Other therapeutic interventions can also be used to increase HDL; some more natural than others. The figure below (also from Eckardstein, 2008) shows the maximum effects of several therapeutic interventions to increase HDL cholesterol.

Among the therapeutic interventions shown in the figure above, taking nicotinic acid (niacin) in pharmacological doses, of 1 to 3 g per day (higher dosages may be toxic), is by far the most effective way of increasing one’s HDL cholesterol. Only the niacin that causes flush is effective in this respect. No-flush niacin preparations may have some anti-inflammatory effects, but do not cause increases in HDL cholesterol.

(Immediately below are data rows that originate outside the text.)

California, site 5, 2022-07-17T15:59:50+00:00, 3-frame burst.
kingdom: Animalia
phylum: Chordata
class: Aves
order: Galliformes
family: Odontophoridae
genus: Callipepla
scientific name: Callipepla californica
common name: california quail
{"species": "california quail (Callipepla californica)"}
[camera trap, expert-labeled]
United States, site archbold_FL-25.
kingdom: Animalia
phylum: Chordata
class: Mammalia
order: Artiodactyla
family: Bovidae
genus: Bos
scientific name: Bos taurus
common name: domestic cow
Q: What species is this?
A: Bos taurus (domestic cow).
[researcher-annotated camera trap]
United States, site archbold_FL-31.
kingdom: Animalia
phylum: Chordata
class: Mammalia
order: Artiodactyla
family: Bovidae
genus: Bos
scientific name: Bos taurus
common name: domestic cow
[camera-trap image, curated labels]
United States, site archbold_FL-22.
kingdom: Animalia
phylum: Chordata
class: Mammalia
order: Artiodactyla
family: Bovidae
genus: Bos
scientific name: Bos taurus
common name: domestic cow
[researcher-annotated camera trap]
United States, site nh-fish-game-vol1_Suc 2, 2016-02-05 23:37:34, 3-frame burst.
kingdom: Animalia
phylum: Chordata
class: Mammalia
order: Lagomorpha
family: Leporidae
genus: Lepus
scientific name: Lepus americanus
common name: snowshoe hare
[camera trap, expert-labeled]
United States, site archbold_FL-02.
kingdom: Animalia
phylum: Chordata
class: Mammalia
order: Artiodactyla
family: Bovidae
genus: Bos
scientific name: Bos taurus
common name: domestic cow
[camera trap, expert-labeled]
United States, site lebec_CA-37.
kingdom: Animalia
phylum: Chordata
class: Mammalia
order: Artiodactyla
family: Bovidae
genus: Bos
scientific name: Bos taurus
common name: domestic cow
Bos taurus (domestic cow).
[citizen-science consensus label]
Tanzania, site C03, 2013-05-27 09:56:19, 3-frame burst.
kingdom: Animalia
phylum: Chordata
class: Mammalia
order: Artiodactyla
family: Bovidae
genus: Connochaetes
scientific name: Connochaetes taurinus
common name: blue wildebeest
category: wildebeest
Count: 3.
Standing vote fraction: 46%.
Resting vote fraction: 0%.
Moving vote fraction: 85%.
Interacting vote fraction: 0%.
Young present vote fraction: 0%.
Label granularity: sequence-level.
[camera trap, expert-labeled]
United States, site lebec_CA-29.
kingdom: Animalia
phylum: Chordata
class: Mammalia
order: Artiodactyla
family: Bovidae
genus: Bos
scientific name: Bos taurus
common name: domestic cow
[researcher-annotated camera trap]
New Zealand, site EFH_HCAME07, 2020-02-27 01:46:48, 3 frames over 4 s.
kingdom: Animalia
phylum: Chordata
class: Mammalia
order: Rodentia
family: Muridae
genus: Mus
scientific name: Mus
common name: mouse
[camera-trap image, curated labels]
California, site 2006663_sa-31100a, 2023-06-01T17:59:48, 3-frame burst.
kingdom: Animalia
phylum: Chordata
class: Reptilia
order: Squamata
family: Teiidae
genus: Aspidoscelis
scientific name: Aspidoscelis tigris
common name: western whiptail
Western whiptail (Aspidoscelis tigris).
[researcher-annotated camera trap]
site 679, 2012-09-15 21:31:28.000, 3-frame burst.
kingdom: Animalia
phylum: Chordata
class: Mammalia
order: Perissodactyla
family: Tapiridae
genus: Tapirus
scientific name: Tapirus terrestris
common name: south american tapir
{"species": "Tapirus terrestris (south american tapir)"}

Rimonabant, which is second to niacin in its effect on HDL cholesterol, is an appetite suppressor that has been associated with serious side effects and, to be best of my knowledge, has been largely banned from use in pharmaceutical drugs.

Third in terms of effectiveness, among the factors shown in the figure, is moderate alcohol consumption. Running about 19 miles per week (2.7 miles per day) and taking fibrates are tied in forth place.

Many people think that they are having a major allergic reaction, and have a panic attack, when they experience the niacin flush. This usually happens several minutes after taking niacin, and depends on the dose and whether niacin was consumed with food or not. It is not uncommon for one’s entire torso to turn hot red, as though the person had had major sunburn. This reaction is harmless, and usually disappears after several minutes.

One could say that, with niacin: no “pain” (i.e., flush), no gain.

Reference:

von Eckardstein, A. (2008). HDL – a difficult friend. Drug Discovery Today: Disease Mechanisms, 5(3), 315-324.